• INSTRUÇÕES DE TRABALHO:
a – Reproduza o trecho sobre gestão de clubes de futebol de "Fizemos uma venda" a "vender a marca.".
b – No trecho sobre gestão de clubes de futebol, quais são os países cujas embaixadas o River visitou para apresentar o clube?
c – Retome o trecho sobre gestão de clubes de futebol e continue-o a partir da última frase mostrada.

• TRECHO DO DOCUMENTO:
■ ■ ■ ■

O ideal é não depender de receitas extraordinárias, como a venda de jogador. Receita de jogador deve ser superávit.

MARKETING

O Brasil é um país que eu amo, o maior país da América do Sul, comparado com o México em poderio econômico. No México, quase todos os patrocinadores são marcas internacionais. Para mim é uma surpresa que o Brasil, pelo poderio que tem e pelo bom produto, não consegue ter marcas internacionais. O Brasil até o ano passado quase todo mundo tinha o mesmo patrocínio, que era um banco.

No caso do River, tínhamos um patrocínio de um Banco privado, o mesmo do Boca. Quando o banco saiu, Boca teve ajuda do Governo e conseguiu facilmente um patrocínio.

O que fizemos? Contato com empresas de todo o mundo e com Embaixadas. Fomos na Embaixada russa, china, turca, dos Estados Unidos apresentar o River, fomos vender a marca, e falar da importância do clube. As Embaixadas tem muito contato com empresas privadas e públicas dos seus países. Fizemos três viagens para a Turquia e foi difícil.

Fizemos uma venda de que era muito importante para a empresa turca ter presença em Buenos Aires, quando na realidade tem mais voos do Brasil do que da Argentina. Tem de fazer muito esforço, falar com todo mundo e vender a marca.

MIGUEL ANGEL RAMIREZ E INDEPENDIENTE DEl VALLE

Eles fazem um trabalho excelente. Independiente del Valle é um clube criado há dez anos. Então, eles tem uma vantagem, puderam criar um clube moderno. Eles aplicaram ciência do esporte, pagam muito bem para as pessoas fora de campo, contratam talentos. Eles, por exemplo, tem um preparador de goleiros finlandês. É um projeto de longo prazo.  Tem poucos torcedores, não tem a imprensa cobrando.

■ ■ ■ ■

• LINHAS DE DADOS:

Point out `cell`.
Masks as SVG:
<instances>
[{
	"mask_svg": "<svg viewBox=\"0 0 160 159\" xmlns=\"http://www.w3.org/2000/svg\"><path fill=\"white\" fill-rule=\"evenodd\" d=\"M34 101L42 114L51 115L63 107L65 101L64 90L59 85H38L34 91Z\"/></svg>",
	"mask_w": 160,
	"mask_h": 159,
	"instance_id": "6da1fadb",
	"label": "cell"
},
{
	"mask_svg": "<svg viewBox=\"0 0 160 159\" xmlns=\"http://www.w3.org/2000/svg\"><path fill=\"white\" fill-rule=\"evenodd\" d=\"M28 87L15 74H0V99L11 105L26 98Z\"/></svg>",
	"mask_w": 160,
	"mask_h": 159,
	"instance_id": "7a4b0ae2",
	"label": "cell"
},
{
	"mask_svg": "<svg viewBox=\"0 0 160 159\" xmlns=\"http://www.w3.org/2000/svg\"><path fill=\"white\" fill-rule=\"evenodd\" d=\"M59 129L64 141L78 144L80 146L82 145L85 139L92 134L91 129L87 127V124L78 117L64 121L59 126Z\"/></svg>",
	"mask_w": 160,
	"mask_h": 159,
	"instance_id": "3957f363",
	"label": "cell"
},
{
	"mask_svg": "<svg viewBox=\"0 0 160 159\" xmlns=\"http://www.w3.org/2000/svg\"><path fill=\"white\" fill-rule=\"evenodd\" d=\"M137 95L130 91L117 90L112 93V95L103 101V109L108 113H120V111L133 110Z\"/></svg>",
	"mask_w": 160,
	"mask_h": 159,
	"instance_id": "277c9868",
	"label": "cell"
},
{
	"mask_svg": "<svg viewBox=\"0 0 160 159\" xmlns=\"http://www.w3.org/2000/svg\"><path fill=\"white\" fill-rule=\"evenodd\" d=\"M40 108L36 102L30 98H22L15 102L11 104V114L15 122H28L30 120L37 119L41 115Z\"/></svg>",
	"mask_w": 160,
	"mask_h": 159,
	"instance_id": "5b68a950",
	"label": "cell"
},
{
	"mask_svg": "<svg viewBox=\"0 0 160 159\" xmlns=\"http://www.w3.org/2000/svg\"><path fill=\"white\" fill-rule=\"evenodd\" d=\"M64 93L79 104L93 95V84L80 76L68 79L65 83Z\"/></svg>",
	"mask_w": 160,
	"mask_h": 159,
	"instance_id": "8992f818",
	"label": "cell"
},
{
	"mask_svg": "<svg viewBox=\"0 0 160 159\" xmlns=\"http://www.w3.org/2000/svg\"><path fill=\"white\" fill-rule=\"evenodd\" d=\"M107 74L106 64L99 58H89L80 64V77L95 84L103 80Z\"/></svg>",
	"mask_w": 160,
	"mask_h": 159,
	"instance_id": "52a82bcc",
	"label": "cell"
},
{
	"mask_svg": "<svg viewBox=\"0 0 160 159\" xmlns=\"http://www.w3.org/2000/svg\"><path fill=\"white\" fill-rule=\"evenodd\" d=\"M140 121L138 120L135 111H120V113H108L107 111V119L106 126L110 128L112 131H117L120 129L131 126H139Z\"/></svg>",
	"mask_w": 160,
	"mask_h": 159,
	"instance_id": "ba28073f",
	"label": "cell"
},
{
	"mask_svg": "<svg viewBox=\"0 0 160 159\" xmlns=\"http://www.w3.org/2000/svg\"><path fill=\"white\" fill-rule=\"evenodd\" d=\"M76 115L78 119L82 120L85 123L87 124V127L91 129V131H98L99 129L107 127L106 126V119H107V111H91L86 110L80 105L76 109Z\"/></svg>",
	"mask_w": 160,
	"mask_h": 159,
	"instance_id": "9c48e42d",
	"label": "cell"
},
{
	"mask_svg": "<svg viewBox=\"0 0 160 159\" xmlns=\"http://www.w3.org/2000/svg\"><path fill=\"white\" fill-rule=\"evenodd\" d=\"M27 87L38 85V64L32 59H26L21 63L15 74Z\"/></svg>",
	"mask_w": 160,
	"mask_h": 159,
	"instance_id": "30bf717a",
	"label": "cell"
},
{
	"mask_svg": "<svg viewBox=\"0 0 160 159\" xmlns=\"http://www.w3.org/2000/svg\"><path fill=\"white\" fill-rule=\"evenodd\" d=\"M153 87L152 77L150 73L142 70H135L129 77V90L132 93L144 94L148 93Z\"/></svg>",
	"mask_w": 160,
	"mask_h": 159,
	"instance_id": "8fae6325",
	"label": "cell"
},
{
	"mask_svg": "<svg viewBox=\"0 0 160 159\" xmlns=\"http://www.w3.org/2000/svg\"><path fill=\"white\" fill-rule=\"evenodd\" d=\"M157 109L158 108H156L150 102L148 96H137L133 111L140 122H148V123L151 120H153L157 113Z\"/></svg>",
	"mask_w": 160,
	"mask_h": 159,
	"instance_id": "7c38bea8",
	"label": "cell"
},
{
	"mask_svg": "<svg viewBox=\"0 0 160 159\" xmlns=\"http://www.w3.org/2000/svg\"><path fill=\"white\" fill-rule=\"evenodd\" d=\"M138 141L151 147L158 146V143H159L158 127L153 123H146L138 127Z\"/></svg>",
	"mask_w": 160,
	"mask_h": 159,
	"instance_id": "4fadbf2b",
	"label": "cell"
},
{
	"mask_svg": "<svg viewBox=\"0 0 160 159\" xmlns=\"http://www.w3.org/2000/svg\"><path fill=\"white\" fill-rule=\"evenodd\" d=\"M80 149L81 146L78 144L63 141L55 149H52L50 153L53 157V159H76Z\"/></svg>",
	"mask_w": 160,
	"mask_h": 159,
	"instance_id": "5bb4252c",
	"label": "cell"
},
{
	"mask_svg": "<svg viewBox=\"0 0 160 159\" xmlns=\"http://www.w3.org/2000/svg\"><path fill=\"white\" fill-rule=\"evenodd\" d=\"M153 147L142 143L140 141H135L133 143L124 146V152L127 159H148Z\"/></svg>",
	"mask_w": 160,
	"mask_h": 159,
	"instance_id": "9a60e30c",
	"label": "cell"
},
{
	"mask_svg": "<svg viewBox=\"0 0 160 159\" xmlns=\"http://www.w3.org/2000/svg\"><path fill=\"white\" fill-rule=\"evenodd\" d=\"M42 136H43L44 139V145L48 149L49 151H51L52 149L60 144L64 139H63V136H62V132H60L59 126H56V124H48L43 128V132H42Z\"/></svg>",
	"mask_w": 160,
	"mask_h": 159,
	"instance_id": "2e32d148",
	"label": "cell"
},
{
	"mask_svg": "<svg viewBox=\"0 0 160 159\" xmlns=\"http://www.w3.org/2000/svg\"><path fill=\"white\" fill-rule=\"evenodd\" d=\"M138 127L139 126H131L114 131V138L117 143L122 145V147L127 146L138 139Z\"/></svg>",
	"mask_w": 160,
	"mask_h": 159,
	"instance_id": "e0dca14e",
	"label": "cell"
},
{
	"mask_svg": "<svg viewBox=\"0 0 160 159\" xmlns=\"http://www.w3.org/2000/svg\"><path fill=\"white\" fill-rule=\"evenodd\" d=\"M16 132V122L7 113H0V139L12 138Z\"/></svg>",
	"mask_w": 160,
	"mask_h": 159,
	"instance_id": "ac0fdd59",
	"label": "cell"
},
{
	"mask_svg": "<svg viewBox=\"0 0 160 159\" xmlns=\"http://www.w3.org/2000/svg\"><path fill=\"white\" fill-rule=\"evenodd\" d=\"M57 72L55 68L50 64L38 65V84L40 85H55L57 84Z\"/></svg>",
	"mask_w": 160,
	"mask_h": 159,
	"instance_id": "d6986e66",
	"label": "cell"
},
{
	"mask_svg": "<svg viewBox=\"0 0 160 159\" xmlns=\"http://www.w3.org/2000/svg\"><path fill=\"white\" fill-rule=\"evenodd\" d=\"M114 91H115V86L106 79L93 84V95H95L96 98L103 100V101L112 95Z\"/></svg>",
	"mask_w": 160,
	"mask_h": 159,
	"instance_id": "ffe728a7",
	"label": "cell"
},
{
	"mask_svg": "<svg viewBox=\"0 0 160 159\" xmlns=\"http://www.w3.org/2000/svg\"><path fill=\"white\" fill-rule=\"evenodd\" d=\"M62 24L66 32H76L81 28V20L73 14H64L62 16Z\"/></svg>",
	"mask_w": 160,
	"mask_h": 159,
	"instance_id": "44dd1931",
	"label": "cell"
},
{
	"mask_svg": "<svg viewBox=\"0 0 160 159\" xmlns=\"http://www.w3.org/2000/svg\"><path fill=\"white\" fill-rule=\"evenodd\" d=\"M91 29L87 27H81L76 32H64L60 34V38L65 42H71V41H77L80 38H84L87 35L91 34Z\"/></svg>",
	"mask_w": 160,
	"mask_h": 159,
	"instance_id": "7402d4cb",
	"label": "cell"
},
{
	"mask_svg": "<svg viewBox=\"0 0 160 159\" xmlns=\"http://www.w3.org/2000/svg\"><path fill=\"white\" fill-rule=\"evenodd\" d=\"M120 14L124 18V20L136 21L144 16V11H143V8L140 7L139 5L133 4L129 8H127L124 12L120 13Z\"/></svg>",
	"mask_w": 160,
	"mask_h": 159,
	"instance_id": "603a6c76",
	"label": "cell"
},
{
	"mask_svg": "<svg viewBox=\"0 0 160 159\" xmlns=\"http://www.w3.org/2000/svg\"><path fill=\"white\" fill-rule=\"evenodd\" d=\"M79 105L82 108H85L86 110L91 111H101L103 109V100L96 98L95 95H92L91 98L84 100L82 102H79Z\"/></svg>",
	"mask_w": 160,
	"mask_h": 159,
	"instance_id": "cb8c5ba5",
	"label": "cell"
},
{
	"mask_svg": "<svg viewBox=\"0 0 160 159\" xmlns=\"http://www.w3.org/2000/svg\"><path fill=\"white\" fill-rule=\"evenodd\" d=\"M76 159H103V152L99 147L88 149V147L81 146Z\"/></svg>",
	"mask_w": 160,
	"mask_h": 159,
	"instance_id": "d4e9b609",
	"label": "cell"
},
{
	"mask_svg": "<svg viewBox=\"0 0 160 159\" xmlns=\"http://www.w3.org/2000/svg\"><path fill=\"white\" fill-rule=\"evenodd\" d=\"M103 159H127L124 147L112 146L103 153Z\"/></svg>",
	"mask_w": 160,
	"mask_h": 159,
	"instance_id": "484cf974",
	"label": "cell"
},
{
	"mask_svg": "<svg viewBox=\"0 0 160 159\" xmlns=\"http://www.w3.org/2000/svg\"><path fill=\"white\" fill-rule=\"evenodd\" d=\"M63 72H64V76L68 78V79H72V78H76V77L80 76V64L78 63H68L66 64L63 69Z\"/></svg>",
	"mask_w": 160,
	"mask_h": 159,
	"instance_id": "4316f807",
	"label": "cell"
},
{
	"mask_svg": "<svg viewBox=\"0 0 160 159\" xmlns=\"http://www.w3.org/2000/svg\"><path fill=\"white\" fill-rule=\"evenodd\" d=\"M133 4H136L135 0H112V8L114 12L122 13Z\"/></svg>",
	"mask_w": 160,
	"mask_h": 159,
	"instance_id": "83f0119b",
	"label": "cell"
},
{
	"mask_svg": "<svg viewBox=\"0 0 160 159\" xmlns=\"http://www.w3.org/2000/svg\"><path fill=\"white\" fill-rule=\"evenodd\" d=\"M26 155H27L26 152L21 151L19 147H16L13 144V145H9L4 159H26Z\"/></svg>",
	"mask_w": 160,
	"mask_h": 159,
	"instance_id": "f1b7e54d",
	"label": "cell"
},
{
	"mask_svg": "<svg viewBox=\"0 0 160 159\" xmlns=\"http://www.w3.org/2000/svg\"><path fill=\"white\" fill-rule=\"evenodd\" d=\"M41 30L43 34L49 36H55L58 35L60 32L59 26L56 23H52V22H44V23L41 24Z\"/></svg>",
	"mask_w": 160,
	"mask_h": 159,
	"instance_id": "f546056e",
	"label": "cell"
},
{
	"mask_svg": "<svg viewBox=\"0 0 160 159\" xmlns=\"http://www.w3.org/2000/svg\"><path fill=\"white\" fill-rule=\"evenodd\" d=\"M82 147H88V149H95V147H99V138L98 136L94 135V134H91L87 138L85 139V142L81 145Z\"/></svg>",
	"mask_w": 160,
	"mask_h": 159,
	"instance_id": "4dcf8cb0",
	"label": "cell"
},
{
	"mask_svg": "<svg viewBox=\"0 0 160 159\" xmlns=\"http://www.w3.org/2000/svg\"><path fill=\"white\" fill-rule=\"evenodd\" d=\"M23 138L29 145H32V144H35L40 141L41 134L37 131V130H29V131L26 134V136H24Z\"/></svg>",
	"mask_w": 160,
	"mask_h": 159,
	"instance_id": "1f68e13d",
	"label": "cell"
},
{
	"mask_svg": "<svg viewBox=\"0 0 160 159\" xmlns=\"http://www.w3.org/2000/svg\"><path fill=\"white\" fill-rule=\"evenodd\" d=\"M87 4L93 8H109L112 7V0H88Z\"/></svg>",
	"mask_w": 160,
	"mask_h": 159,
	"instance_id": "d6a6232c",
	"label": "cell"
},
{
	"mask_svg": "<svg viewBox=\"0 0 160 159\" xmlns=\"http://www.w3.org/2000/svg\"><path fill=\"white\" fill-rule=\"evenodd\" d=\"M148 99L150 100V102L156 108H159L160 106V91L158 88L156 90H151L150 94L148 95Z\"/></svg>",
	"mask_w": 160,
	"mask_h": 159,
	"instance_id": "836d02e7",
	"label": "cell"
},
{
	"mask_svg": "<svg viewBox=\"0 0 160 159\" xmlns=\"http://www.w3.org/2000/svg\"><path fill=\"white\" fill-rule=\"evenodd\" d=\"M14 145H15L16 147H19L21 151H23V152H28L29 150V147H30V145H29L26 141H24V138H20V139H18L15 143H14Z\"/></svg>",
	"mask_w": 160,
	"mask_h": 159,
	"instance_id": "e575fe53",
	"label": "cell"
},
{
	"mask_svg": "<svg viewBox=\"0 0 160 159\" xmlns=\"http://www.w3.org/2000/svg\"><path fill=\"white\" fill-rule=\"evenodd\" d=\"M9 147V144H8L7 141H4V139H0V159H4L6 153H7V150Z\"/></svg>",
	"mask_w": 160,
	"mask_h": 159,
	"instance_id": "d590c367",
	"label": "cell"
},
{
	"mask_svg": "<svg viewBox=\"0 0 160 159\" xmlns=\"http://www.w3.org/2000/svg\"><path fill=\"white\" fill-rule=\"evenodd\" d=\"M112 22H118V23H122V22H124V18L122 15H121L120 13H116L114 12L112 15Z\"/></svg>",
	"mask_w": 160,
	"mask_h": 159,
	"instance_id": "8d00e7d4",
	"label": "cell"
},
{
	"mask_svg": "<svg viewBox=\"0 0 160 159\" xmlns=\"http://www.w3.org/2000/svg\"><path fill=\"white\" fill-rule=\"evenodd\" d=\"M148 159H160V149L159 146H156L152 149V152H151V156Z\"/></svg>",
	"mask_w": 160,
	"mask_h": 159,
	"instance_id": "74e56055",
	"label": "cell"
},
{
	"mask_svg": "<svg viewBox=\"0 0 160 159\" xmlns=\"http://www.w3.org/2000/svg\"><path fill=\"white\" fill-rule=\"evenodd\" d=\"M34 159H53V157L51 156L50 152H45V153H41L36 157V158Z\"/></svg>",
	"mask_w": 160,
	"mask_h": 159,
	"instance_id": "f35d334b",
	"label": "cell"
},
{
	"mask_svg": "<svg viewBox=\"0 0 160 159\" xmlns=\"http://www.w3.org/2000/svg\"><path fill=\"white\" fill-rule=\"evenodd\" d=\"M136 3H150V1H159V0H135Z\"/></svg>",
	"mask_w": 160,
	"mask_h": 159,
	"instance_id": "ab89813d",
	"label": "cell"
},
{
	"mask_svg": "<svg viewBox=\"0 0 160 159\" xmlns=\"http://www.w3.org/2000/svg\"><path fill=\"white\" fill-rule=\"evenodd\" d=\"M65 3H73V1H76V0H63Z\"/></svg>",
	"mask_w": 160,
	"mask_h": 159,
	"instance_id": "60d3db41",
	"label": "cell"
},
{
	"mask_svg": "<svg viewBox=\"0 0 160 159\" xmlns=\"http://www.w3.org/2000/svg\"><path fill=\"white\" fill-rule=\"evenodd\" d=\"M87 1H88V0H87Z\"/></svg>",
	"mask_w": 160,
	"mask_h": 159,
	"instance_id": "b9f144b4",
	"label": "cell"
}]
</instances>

■ ■ ■ ■

• CONJUNTO DE RESPOSTAS:
a –
Fizemos uma venda de que era muito importante para a empresa turca ter presença em Buenos Aires, quando na realidade tem mais voos do Brasil do que da Argentina. Tem de fazer muito esforço, falar com todo mundo e vender a marca.

b – Rússia, China, Turquia e Estados Unidos.

c –
Qual o problema do futebol equatoriano? O modelo do Independiente Del Valle, um exemplo a seguir, não só não é copiado, mas também é combatido porque é diferente. No futebol, muitas vezes as pessoas diferentes ficam fora. É a cultura do futebol.

Independiente Del Valle é um modelo que deveria ser copiado por clubes do Equador, do Brasil, mas não é.

Esse é o problema do futebol. Tem mais pessoas que não querem mudar do que pessoas que querem a mudança.

INTERESSE NO SAMPAOLI EM 2019

Sampaoli teve boa perfomance no Chile, no Peru, mas na Argentina não foi bem e tinha um time importante, com muitos bons jogadores. Na Argentina, a crítica foi de que ele não conseguiu controlar os egos do jogador.

No futebol, eu aprendi que muitas vezes a imprensa é muito importante para que o valor de um jogador ou de um treinador aumente, muitas vezes por um boato. Eu não liguei para ele.